Start of THE RECORDS
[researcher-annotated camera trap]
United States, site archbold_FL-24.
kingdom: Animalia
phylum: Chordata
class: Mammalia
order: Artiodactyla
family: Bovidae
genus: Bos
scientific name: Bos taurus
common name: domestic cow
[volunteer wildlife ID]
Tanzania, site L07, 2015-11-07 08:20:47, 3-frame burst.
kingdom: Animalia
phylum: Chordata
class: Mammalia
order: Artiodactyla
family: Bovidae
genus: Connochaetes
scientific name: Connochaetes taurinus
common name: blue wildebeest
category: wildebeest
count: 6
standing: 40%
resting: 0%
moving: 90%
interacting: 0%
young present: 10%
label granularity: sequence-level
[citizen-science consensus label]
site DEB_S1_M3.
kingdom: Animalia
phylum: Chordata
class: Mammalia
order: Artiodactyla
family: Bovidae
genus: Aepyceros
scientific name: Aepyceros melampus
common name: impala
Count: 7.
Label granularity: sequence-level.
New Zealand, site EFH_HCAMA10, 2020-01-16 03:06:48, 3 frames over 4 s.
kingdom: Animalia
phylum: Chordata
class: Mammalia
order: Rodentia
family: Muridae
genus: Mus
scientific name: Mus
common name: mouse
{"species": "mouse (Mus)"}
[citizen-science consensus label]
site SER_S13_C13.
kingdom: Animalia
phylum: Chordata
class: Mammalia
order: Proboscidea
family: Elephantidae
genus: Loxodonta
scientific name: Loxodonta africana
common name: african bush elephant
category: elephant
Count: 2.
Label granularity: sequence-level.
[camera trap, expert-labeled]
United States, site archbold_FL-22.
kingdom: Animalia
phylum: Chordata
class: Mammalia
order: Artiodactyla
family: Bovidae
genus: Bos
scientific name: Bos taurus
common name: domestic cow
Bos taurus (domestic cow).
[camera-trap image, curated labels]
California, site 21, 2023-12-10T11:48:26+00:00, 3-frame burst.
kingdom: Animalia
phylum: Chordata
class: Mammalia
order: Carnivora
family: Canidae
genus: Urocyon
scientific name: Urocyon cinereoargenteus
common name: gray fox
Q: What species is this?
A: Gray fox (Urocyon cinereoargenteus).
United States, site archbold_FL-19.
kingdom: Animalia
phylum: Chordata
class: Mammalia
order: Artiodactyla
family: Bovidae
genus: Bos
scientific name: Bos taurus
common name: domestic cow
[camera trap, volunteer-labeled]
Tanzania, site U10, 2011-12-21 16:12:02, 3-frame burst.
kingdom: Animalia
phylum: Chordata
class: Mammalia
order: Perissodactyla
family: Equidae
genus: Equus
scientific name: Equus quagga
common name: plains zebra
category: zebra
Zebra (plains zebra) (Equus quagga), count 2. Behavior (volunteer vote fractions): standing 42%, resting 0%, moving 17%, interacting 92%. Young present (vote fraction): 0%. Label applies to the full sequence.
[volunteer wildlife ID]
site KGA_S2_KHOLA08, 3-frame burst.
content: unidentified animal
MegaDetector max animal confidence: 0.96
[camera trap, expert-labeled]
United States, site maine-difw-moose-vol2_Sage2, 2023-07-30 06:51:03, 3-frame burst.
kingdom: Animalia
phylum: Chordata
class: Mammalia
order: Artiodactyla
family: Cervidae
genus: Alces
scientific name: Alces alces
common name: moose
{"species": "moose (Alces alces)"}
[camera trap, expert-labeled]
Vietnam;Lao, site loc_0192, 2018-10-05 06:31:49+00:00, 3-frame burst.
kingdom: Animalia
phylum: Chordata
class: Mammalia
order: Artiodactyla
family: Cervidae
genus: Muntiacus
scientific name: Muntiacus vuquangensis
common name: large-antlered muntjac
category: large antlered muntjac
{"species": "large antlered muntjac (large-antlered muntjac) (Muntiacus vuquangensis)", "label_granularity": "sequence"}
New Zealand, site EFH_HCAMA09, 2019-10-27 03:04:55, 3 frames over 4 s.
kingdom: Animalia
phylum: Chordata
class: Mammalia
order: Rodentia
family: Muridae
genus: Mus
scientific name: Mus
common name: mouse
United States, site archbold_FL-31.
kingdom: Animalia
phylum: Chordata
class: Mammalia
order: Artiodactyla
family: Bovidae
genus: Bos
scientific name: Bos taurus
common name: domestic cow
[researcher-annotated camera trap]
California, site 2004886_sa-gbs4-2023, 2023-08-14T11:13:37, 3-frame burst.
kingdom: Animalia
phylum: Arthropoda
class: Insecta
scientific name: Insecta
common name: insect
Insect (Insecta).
End of THE RECORDS
| ABOUT THIS TASK |
Reproduce all the records precisely.

| ANSWER TO THIS PROBLEM |
[researcher-annotated camera trap]
United States, site archbold_FL-24.
kingdom: Animalia
phylum: Chordata
class: Mammalia
order: Artiodactyla
family: Bovidae
genus: Bos
scientific name: Bos taurus
common name: domestic cow
[volunteer wildlife ID]
Tanzania, site L07, 2015-11-07 08:20:47, 3-frame burst.
kingdom: Animalia
phylum: Chordata
class: Mammalia
order: Artiodactyla
family: Bovidae
genus: Connochaetes
scientific name: Connochaetes taurinus
common name: blue wildebeest
category: wildebeest
count: 6
standing: 40%
resting: 0%
moving: 90%
interacting: 0%
young present: 10%
label granularity: sequence-level
[citizen-science consensus label]
site DEB_S1_M3.
kingdom: Animalia
phylum: Chordata
class: Mammalia
order: Artiodactyla
family: Bovidae
genus: Aepyceros
scientific name: Aepyceros melampus
common name: impala
Count: 7.
Label granularity: sequence-level.
New Zealand, site EFH_HCAMA10, 2020-01-16 03:06:48, 3 frames over 4 s.
kingdom: Animalia
phylum: Chordata
class: Mammalia
order: Rodentia
family: Muridae
genus: Mus
scientific name: Mus
common name: mouse
{"species": "mouse (Mus)"}
[citizen-science consensus label]
site SER_S13_C13.
kingdom: Animalia
phylum: Chordata
class: Mammalia
order: Proboscidea
family: Elephantidae
genus: Loxodonta
scientific name: Loxodonta africana
common name: african bush elephant
category: elephant
Count: 2.
Label granularity: sequence-level.
[camera trap, expert-labeled]
United States, site archbold_FL-22.
kingdom: Animalia
phylum: Chordata
class: Mammalia
order: Artiodactyla
family: Bovidae
genus: Bos
scientific name: Bos taurus
common name: domestic cow
Bos taurus (domestic cow).
[camera-trap image, curated labels]
California, site 21, 2023-12-10T11:48:26+00:00, 3-frame burst.
kingdom: Animalia
phylum: Chordata
class: Mammalia
order: Carnivora
family: Canidae
genus: Urocyon
scientific name: Urocyon cinereoargenteus
common name: gray fox
Q: What species is this?
A: Gray fox (Urocyon cinereoargenteus).
United States, site archbold_FL-19.
kingdom: Animalia
phylum: Chordata
class: Mammalia
order: Artiodactyla
family: Bovidae
genus: Bos
scientific name: Bos taurus
common name: domestic cow
[camera trap, volunteer-labeled]
Tanzania, site U10, 2011-12-21 16:12:02, 3-frame burst.
kingdom: Animalia
phylum: Chordata
class: Mammalia
order: Perissodactyla
family: Equidae
genus: Equus
scientific name: Equus quagga
common name: plains zebra
category: zebra
Zebra (plains zebra) (Equus quagga), count 2. Behavior (volunteer vote fractions): standing 42%, resting 0%, moving 17%, interacting 92%. Young present (vote fraction): 0%. Label applies to the full sequence.
[volunteer wildlife ID]
site KGA_S2_KHOLA08, 3-frame burst.
content: unidentified animal
MegaDetector max animal confidence: 0.96
[camera trap, expert-labeled]
United States, site maine-difw-moose-vol2_Sage2, 2023-07-30 06:51:03, 3-frame burst.
kingdom: Animalia
phylum: Chordata
class: Mammalia
order: Artiodactyla
family: Cervidae
genus: Alces
scientific name: Alces alces
common name: moose
{"species": "moose (Alces alces)"}
[camera trap, expert-labeled]
Vietnam;Lao, site loc_0192, 2018-10-05 06:31:49+00:00, 3-frame burst.
kingdom: Animalia
phylum: Chordata
class: Mammalia
order: Artiodactyla
family: Cervidae
genus: Muntiacus
scientific name: Muntiacus vuquangensis
common name: large-antlered muntjac
category: large antlered muntjac
{"species": "large antlered muntjac (large-antlered muntjac) (Muntiacus vuquangensis)", "label_granularity": "sequence"}
New Zealand, site EFH_HCAMA09, 2019-10-27 03:04:55, 3 frames over 4 s.
kingdom: Animalia
phylum: Chordata
class: Mammalia
order: Rodentia
family: Muridae
genus: Mus
scientific name: Mus
common name: mouse
United States, site archbold_FL-31.
kingdom: Animalia
phylum: Chordata
class: Mammalia
order: Artiodactyla
family: Bovidae
genus: Bos
scientific name: Bos taurus
common name: domestic cow
[researcher-annotated camera trap]
California, site 2004886_sa-gbs4-2023, 2023-08-14T11:13:37, 3-frame burst.
kingdom: Animalia
phylum: Arthropoda
class: Insecta
scientific name: Insecta
common name: insect
Insect (Insecta).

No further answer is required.